YOUR INSTRUCTIONS:
Write out the data below word for word, from the line containing "Given what appears" through the line containing "Answer: grass lawn", both lines included. Leave the picture out.

INFORMATION SUPPLIED:
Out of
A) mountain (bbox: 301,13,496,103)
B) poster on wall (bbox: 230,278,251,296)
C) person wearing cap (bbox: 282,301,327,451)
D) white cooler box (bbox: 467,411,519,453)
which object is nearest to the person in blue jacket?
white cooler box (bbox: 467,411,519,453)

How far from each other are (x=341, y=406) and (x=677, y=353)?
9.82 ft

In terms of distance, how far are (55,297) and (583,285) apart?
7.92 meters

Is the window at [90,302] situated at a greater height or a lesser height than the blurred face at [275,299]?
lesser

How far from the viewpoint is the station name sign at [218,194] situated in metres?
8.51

...

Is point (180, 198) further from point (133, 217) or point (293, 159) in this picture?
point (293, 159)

--

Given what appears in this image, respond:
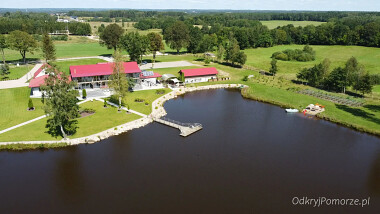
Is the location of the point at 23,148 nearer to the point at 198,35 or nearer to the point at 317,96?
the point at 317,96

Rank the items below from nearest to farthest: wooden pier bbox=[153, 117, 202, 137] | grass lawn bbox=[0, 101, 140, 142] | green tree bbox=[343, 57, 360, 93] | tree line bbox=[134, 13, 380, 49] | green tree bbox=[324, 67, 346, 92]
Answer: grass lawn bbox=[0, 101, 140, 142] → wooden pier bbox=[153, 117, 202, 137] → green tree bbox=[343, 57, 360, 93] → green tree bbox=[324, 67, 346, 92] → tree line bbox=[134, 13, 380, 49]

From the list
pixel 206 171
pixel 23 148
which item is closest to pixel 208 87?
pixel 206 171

RESPONSE FOR THIS EXERCISE:
Given what appears in this image, respond:
Is the location of the point at 23,148 nearer to the point at 198,35 or nearer to the point at 317,96?
the point at 317,96

Rank the items below from nearest to farthest: wooden pier bbox=[153, 117, 202, 137] | grass lawn bbox=[0, 101, 140, 142] | green tree bbox=[343, 57, 360, 93] | tree line bbox=[134, 13, 380, 49] | green tree bbox=[324, 67, 346, 92]
Answer: grass lawn bbox=[0, 101, 140, 142] → wooden pier bbox=[153, 117, 202, 137] → green tree bbox=[343, 57, 360, 93] → green tree bbox=[324, 67, 346, 92] → tree line bbox=[134, 13, 380, 49]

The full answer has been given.